# Off air local channels



## SThacker (May 24, 2005)

Good morning all,

I am contemplating going with a roof top antenna instead of the indoor antenna but was wondering if it was worth it if I already subscribe to local channels through dish? My main reasson for getting the 622 iwas the fact sometime this year dish is going to start broadcasting local digital channels for my area. To reiterate my question would it be a waste of money if I bought an outdoor antenna if I already subscribe to local channels? 

Thanks

P.S. I've had decent luck with my 622. I've had a few audio issues on Rave. I am very happy with my 622. Hopefully they resolve the problems and make it a much more stable platform.


----------



## jpage4500 (Jul 30, 2005)

One reason to keep an outdoor antenna up even with local HD channels is you can record 3 shows at once (1 off-air and 2 sat). It doesn't happen often w/me but there are times when it will come in handy - esp with some shows going over the typical 1-hour blocks.


----------



## kbdrand (Apr 16, 2006)

Is your indoor antenna on top of your TV or in the attic? 

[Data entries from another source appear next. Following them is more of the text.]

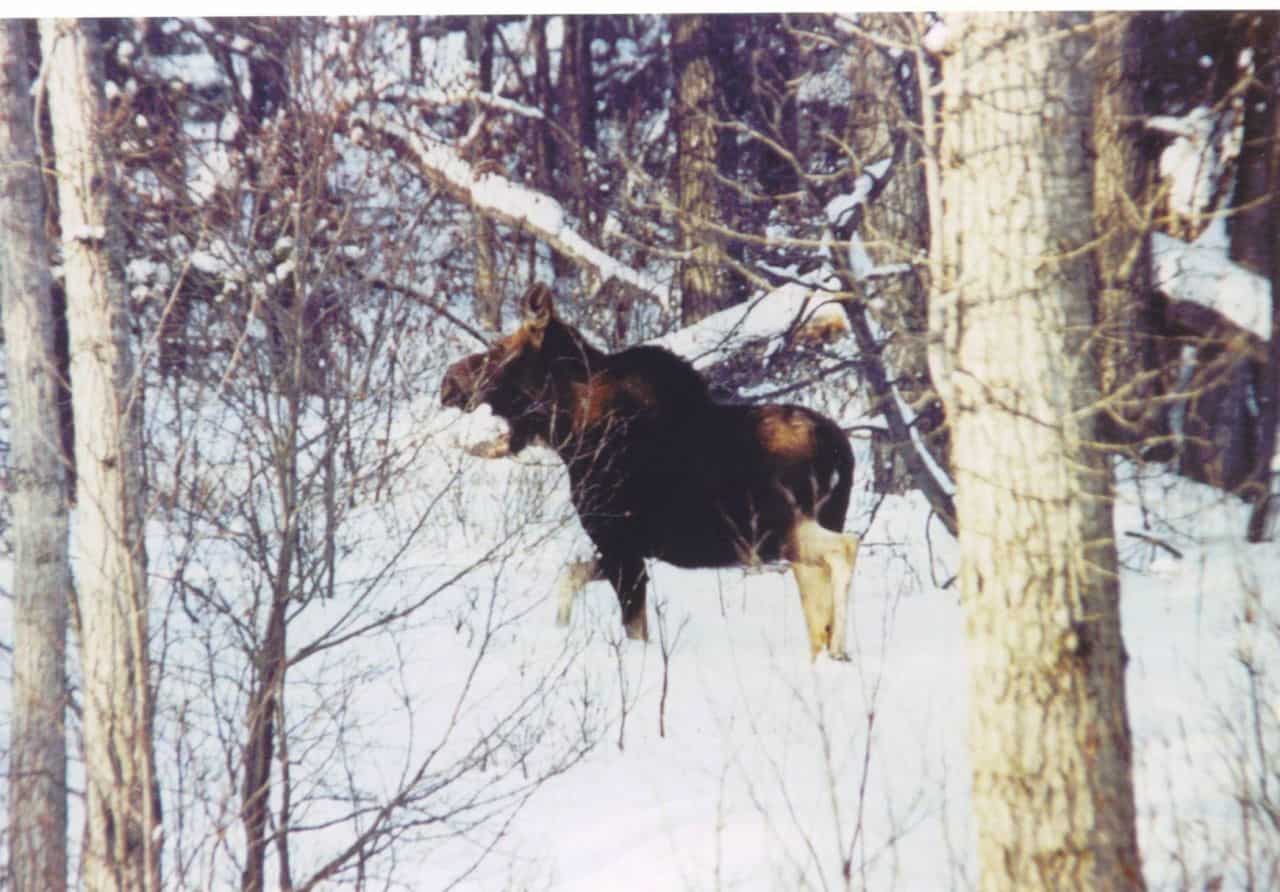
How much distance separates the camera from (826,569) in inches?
174

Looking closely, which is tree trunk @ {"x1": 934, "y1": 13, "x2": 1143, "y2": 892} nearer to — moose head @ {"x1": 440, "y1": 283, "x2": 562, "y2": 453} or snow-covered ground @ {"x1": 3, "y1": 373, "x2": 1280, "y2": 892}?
snow-covered ground @ {"x1": 3, "y1": 373, "x2": 1280, "y2": 892}

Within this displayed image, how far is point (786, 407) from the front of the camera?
4844 millimetres

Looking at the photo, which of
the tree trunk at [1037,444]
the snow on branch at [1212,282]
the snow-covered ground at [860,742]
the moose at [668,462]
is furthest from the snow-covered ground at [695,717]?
the snow on branch at [1212,282]

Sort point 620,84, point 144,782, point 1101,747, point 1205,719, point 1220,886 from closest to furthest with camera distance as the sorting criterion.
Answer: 1. point 1101,747
2. point 1220,886
3. point 144,782
4. point 1205,719
5. point 620,84

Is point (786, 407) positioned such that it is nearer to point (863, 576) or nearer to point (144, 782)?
point (863, 576)

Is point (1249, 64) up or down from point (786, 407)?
up

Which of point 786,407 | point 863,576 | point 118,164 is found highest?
point 118,164

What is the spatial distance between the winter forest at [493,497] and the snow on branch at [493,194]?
17 millimetres

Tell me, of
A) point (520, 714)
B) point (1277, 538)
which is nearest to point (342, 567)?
point (520, 714)

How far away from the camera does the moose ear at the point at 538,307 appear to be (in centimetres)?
423

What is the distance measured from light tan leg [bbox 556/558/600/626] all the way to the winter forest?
0.02 metres

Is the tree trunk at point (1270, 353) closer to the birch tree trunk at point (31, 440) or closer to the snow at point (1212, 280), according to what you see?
the snow at point (1212, 280)

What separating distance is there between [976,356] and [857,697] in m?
1.32

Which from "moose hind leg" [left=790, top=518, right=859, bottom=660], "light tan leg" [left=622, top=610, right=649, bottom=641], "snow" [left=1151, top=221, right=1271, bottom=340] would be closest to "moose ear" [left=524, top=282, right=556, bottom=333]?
"light tan leg" [left=622, top=610, right=649, bottom=641]
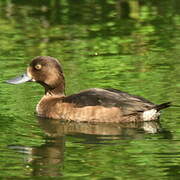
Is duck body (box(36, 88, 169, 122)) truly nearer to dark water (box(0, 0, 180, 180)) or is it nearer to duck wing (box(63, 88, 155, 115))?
duck wing (box(63, 88, 155, 115))

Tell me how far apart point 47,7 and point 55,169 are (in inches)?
431

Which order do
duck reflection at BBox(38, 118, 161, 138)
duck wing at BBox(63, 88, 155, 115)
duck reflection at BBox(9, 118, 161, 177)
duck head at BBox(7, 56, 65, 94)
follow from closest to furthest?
duck reflection at BBox(9, 118, 161, 177) → duck reflection at BBox(38, 118, 161, 138) → duck wing at BBox(63, 88, 155, 115) → duck head at BBox(7, 56, 65, 94)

I've found that by placing a very large outdoor antenna in the attic I can get all of my digital signals (even being 30+ miles away from the towers) without having to mess with putting the antenna on the roof.


----------



## dewey brunner (May 1, 2006)

jpage4500 said:


> One reason to keep an outdoor antenna up even with local HD channels is you can record 3 shows at once (1 off-air and 2 sat). It doesn't happen often w/me but there are times when it will come in handy - esp with some shows going over the typical 1-hour blocks.


I agree, I have my outside antenna in the attic with stations about 40 miles away. I have subscribed to locals, however, my hd locals come from the outside antenna. There is no telling when dish will get hd locals, with the exception of cbs in some areas.


----------



## c_caz (Jul 15, 2003)

I have a cheap ($25 RatShack) outdoor UHF antenna in the rafters of my garage. Works very well and is not seen. I have Dish locals on SAT, but typically watch the OTA channels as they include more beyond the 4 networks (PBS, UPN) and when the weather gets real bad they aren't prone to fading as much as my SAT locals on 129. That and you can record 3 things at once which I do more then I thought I would.


----------



## Cold Irons (Dec 7, 2005)

I have an outdoor antenna & would not give it up for anything. Two reasons:

1) Now can record 3 HD local network shows at once (one OTA & 2 Sat).

2) The OTA HD quality is quite a bit better than that on the Sat LIL HD networks.


----------



## SThacker (May 24, 2005)

Cold Irons said:


> I have an outdoor antenna & would not give it up for anything. Two reasons:
> 
> 1) Now can record 3 HD local network shows at once (one OTA & 2 Sat).
> 
> 2) The OTA HD quality is quite a bit better than that on the Sat LIL HD networks.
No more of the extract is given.